12 Eylül 1980 askerî harekâtından sonra,
“1981 yılının”; “Atatürk’ün doğumunun 100. yılı” olması dolayısıyla
tekrar bir okuma yazma seferberliğine girişilmişti.
Millî Eğitim Bakanlığı, Mustafa Kemal Atatürk’ün
1928’de Başöğretmen unvanını kabul ettiği tarih olan 24 Kasım’ı
“Öğretmenler Günü” olarak ilan etmişti.
Böylece Öğretmenler Günü, ilk kez 1981’de
Atatürk’ün doğumunun 100. yılında kutlanmış;
dikkatlerin öğretmenlik mesleğinin önemine yönelmesi amaçlanmıştı.
Son olarak Atatürk’ün 1923 yılında sarf ettiği şu sözlerle
öğretmenlik mesleğinin uluslararası alanda gördüğü itibarı
Türkiye’de de görmesi gerektiğine dikkat çekmişti.
“…Öğretmene ülkenin en ağır yükünü yükledik, ona en ağır sorumluluğu verdik.

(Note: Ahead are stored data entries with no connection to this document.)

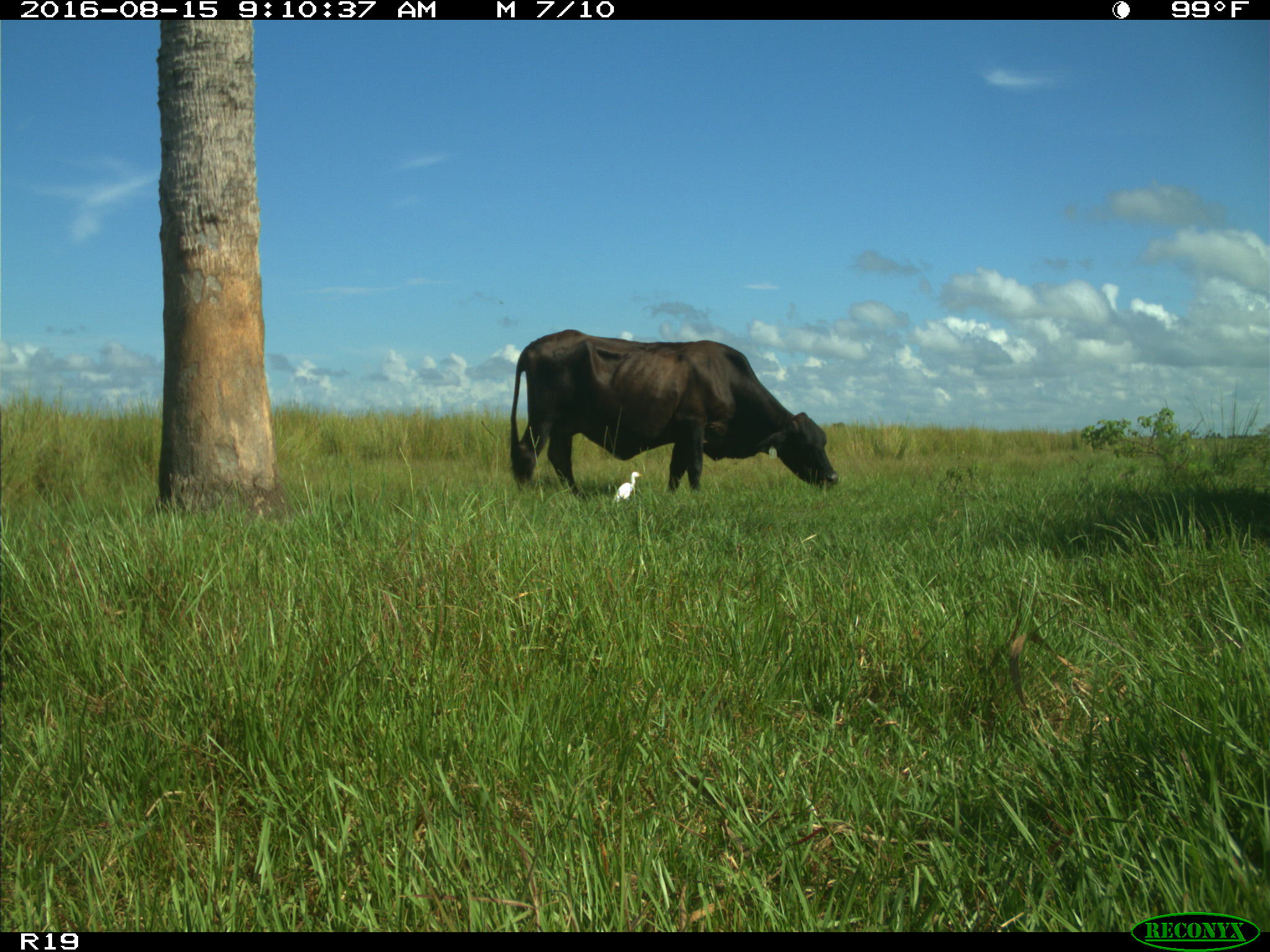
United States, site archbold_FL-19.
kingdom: Animalia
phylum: Chordata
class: Mammalia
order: Artiodactyla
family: Bovidae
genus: Bos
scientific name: Bos taurus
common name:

Türk Milletinin geleceğini emanet ettik.
Bu görevi kendine hem bir meslek hem de
bir ideal sayacak öğretmenler tarafından
yapılmasını sağlamak için biz de bu meslekle ilgili istek ve
ihtiyaçları diğer bütün mesleklerden önce sağlamalı ve
öncelik sırasını bu mesleğe vermeliyiz.
Bu mesleği refah seviyesi yüksek bir meslek haline getirmeli,
güvence altına almalı, saygı değer makama oturtmalıyız.”
Bugüne baktığımızda ise durum Atatürk’ün yapmak ve
görmek istediğinden ne yazık ki çok uzaktır.
Yarınlarda O’nun yolunda ve O’nun izinde ilerlemek ümidiyle…
Mustafa Kemal Atatürk’ün
26 Ağustos 1928’de öğretmenlere hitaben söylediği gibi:
“Sizin başarınız, cumhuriyetin başarısı olacaktır.”